• **EXERCISE TASK**
Update the data below by replacing every "hiking boot" with "trail shoe" and changing nothing else, and omit the pictures from your output.

········

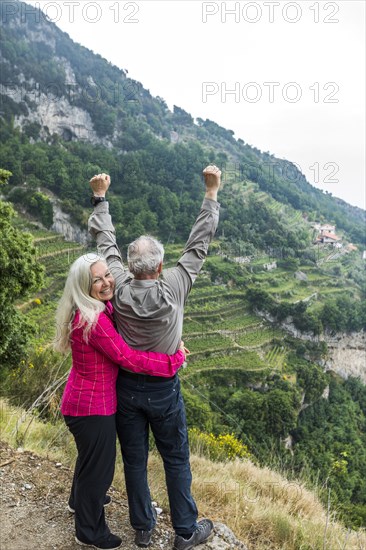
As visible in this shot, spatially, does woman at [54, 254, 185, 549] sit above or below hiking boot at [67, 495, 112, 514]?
above

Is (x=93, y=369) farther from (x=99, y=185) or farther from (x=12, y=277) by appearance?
(x=12, y=277)

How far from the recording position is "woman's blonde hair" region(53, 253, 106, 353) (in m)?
1.50

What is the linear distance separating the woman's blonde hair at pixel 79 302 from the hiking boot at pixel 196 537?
3.12ft

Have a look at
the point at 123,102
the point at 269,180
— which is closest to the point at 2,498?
the point at 269,180

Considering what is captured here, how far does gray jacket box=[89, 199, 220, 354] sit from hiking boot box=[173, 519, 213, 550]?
2.60 feet

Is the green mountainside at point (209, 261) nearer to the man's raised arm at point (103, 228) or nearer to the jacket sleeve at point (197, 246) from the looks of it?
the jacket sleeve at point (197, 246)

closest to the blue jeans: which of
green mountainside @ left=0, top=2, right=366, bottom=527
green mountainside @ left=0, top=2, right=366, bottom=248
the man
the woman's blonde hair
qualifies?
the man

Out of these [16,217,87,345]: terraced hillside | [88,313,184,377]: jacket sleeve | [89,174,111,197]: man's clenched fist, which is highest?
[89,174,111,197]: man's clenched fist

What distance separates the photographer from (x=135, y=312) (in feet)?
5.10

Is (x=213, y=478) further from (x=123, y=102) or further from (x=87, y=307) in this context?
(x=123, y=102)

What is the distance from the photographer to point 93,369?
62.3 inches

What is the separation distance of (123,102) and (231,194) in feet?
107

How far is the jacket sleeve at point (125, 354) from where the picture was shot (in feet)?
4.97

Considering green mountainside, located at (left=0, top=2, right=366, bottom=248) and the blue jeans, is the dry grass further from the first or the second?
green mountainside, located at (left=0, top=2, right=366, bottom=248)
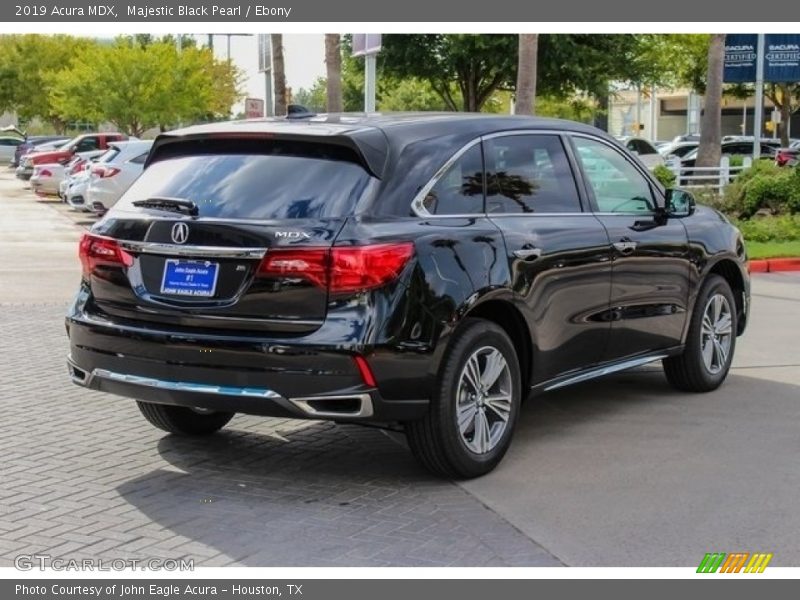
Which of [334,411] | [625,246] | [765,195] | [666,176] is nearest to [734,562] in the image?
[334,411]

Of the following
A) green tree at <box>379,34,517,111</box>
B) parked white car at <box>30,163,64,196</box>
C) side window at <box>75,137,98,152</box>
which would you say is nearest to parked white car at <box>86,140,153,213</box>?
parked white car at <box>30,163,64,196</box>

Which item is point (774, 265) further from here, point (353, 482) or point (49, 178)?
point (49, 178)

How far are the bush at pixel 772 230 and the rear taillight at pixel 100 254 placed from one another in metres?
14.3

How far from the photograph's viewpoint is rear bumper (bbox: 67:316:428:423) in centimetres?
547

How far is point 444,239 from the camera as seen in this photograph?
19.1 ft

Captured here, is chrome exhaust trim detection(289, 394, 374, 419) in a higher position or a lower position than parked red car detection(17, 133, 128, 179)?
lower

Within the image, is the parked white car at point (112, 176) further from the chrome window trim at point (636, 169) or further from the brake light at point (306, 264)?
the brake light at point (306, 264)

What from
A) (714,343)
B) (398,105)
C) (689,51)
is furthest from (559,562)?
(398,105)

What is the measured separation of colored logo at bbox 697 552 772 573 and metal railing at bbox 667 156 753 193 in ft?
60.7

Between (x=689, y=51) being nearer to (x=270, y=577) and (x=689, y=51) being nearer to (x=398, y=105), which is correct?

········

• **RESPONSE TO THE EXERCISE**
As visible in this shot, spatially, does woman at [54, 254, 185, 549] sit above or below trail shoe at [67, 495, 112, 514]?
above

Is (x=93, y=369) farther from (x=99, y=185) or farther from (x=12, y=277) by appearance?
(x=12, y=277)

How far from the recording position is "woman's blonde hair" region(53, 253, 106, 353) (in m)?
1.50

What is the linear distance separating the woman's blonde hair at pixel 79 302 from the trail shoe at pixel 196 537?
3.12ft

Have a look at
the point at 123,102
the point at 269,180
— which is closest to the point at 2,498?
the point at 269,180

Considering what is captured here, how far does gray jacket box=[89, 199, 220, 354] sit from trail shoe box=[173, 519, 213, 550]?
2.60 feet

Is the green mountainside at point (209, 261) nearer to the man's raised arm at point (103, 228) or nearer to the jacket sleeve at point (197, 246) from the looks of it?
the jacket sleeve at point (197, 246)

closest to the blue jeans: which of
green mountainside @ left=0, top=2, right=366, bottom=527
green mountainside @ left=0, top=2, right=366, bottom=248
the man
the woman's blonde hair
qualifies?
the man

Out of these [16,217,87,345]: terraced hillside | [88,313,184,377]: jacket sleeve | [89,174,111,197]: man's clenched fist, which is highest?
[89,174,111,197]: man's clenched fist

What distance separates the photographer from (x=135, y=312) (in feet)?
5.10

Is (x=213, y=478) further from (x=123, y=102) or further from (x=87, y=307) in this context?
(x=123, y=102)

What is the distance from the photographer to point 93,369?
62.3 inches

What is the separation distance of (123,102) and (231,194) in feet?
107

How far is the jacket sleeve at point (125, 354) from where the picture was shot (in feet)?
4.97

Considering green mountainside, located at (left=0, top=2, right=366, bottom=248) and the blue jeans, is the dry grass further from the first or the second?
green mountainside, located at (left=0, top=2, right=366, bottom=248)
Which of [334,411] | [625,246] | [765,195] | [666,176] is nearest to [734,562] in the image?
[334,411]

Of the following
A) green tree at <box>379,34,517,111</box>
B) parked white car at <box>30,163,64,196</box>
C) side window at <box>75,137,98,152</box>
which would you say is nearest to parked white car at <box>86,140,153,213</box>?
parked white car at <box>30,163,64,196</box>

Which item is point (774, 265) further from here, point (353, 482) or point (49, 178)?
point (49, 178)

How far are the bush at pixel 772 230 and the rear taillight at pixel 100 254 placed from one another in metres?
14.3

How far from the photograph's viewpoint is rear bumper (bbox: 67:316:428:423) in centimetres?
547

How far is point 444,239 from the camera as seen in this photograph?
19.1 ft

Captured here, is chrome exhaust trim detection(289, 394, 374, 419) in a higher position or a lower position than parked red car detection(17, 133, 128, 179)?
lower

Within the image, is the parked white car at point (112, 176) further from the chrome window trim at point (636, 169) or further from the brake light at point (306, 264)?
the brake light at point (306, 264)

What from
A) (714,343)
B) (398,105)
C) (689,51)
is furthest from (559,562)?
(398,105)

What is the measured separation of colored logo at bbox 697 552 772 573 and metal railing at bbox 667 156 753 193 in ft?
60.7

Between (x=689, y=51) being nearer to (x=270, y=577) and (x=689, y=51) being nearer to (x=398, y=105), which is correct?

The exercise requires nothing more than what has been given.